QUOTED PASSAGE
CPU Performance Bottlenecks Limit Parallel Processing Speedups

Hardware optimizations and well-thought-out software architectures can help, but only incrementally.

popularity

Multi-core processors theoretically can run many threads of code in parallel, but some categories of operation currently bog down attempts to raise overall performance by parallelizing computing.

Is it time to have accelerators for running highly parallel code? Standard processors have many CPUs, so it follows that cache coherency and synchronization can involve thousands of cycles of low-level system code to keep all cores coordinated. CPUs also have a limited ability to exploit instruction-level parallelism based on CPU width and data dependencies.

These CPU performance bottlenecks are real, pervasive, and not easily resolved. Although software developers have a huge role in creating parallelizable algorithms, there may be room for hardware specifically suited to executing parallel code.

Three major bottlenecks
CPU architects spend countless cycles seeking ways to improve their processors to raise performance or reduce power. It’s the main motivator behind the continuing generations of improved CPUs. “CPUs are built to run unstructured application code,” explained Steve Roddy, chief marketing officer at Quadric. “To speed up execution and not put any burden on the programmer to think about either the code or the target machine, modern CPUs have accumulated a laundry list of ever-more exotic features designed to run random unknown code as fast as possible.”

Techniques that have evolved over the years include:

  • Superscalar architectures, which feature decoders that can issue multiple instructions at the same time to a series of function units in parallel with each other.
  • Speculative execution, where the CPU speculatively executes what it considers the most likely outcome of a branch ahead of the branch decision. If the guess is right, it is steps ahead. If not, it must flush the pipeline and run the other branch.
  • Out-of-order execution, where multiple instructions in a sequence run out of order as long as they’re not interdependent.

DATA EXTRACT
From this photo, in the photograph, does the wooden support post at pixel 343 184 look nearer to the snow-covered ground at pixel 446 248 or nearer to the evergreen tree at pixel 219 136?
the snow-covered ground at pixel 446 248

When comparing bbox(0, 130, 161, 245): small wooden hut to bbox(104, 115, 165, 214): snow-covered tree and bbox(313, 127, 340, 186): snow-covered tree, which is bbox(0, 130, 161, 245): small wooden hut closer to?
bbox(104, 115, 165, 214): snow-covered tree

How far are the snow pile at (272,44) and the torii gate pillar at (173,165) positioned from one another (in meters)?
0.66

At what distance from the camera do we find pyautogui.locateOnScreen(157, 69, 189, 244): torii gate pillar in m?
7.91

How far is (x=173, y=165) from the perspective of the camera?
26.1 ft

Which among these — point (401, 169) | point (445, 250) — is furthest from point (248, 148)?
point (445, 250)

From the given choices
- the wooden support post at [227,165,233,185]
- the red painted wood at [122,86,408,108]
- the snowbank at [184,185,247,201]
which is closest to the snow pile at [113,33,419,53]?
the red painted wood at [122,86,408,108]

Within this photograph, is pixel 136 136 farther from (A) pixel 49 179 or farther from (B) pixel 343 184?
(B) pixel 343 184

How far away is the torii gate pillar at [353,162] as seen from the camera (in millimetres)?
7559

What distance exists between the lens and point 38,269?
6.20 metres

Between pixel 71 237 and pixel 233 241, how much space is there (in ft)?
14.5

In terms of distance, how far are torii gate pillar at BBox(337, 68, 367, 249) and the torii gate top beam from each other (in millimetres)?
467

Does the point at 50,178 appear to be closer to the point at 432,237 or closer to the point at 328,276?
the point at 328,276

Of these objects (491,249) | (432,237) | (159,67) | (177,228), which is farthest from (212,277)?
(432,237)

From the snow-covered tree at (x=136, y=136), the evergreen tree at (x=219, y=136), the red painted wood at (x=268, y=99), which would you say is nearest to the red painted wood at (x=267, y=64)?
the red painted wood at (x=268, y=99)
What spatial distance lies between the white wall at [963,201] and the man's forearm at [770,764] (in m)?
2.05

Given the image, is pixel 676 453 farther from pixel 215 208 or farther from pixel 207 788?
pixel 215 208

DIRECTIVES
[a] Answer these questions from the CPU bottlenecks article:
(i) What position does Steve Roddy hold?
(ii) In speculative execution, what must the CPU do if its guess is wrong?
(iii) Which two factors limit a CPU's ability to exploit instruction-level parallelism?
[b] For each statement, say whether it agrees with the CPU bottlenecks article, and quote the words that decide it:
(i) Cache coherency and synchronization can take thousands of cycles of low-level system code.
(ii) The CPU performance bottlenecks can be easily resolved.
(iii) Out-of-order execution lets interdependent instructions run out of order.
[c] Continue the CPU bottlenecks article from its last line.
The data has no connection to the CPU bottlenecks article.

RESULTS FOR EACH TASK
[a]
(i) Chief marketing officer at Quadric.
(ii) It must flush the pipeline and run the other branch.
(iii) CPU width and data dependencies.

[b]
(i) Yes: "cache coherency and synchronization can involve thousands of cycles of low-level system code to keep all cores coordinated"
(ii) No: "These CPU performance bottlenecks are real, pervasive, and not easily resolved."
(iii) No: "multiple instructions in a sequence run out of order as long as they’re not interdependent"

[c]
  • In-flight memory-access tracking, where multiple memory requests may be issued to memory at the same time. Some requests issued later may return earlier, depending on congestion and traffic.

Despite those efforts, several bottlenecks remain. First is the time it takes to fetch data from memory, which typically requires hundreds of cycles. Multiple CPUs and threads can issue multiple requests, overlapping their access times to minimize the apparent latency. Caches help minimize that latency for future accesses, but coherency takes time if one thread changes a value being used by other threads.

The second bottleneck is synchronization arising from data dependencies between threads. If multiple threads want to access the same data, it may be necessary to lock that data for exclusive use while it’s changed, releasing that lock afterwards. Or, if multiple threads are contributing to an overall calculation, there may be a point where all the threads must finish their work before others can proceed. The overhead in managing synchronization can be significant.

The third bottleneck involves instruction-level parallelism, where multiple instructions execute simultaneously. Superscalar CPUs explicitly enable that behavior, but they have limits.

“CPUs can’t handle latency hiding properly. And they can’t handle synchronization properly. And they can’t handle low-level parallelism properly,” said Martti Forsell, CTO and chief architect at Flow Computing.

Coherency delays
Additionally, caches buffer data against the long DRAM access times. But caching systems are typically hierarchical, with a mixture of private and shared caches. “The fundamental choice impacting performance is optimizing for locality of reference through the additional of multiple levels of cache memory,” said Arif Khan, senior product marketing group director in the Silicon Solutions Group at Cadence. Level-1 (L1) caches are closest to the CPU and prioritize fast access over everything else. They are typically private, meaning only the one CPU can access them.

Some CPUs also provide private level-2 (L2) caches. The benefit is the ability to keep more data in cache while relegating some of it to the larger and somewhat slower (but cheaper) L2 cache. With these private caches, if multiple CPUs need to access the same data, then a copy is kept in each individual cache. “In a CPU, coherency issues are inevitable due to private caches,” noted Forsell.

Some CPUs have shared L2 caches, and most level-3 (or last-level) caches are also shared. The benefit of a shared cache is that multiple CPUs can access a single piece of data without requiring separate copies. But often L2 sharing is between, say, two or four CPUs. So an eight-CPU processor with that structure would have two L2 caches, and the sharing doesn’t cross between them. That means if two threads executing on two CPUs with different L2 caches need the same data, then each L2 cache must have its own copy to be kept coherent. Only the last-level cache (LLC) is always shared among all CPUs and requires no coherency.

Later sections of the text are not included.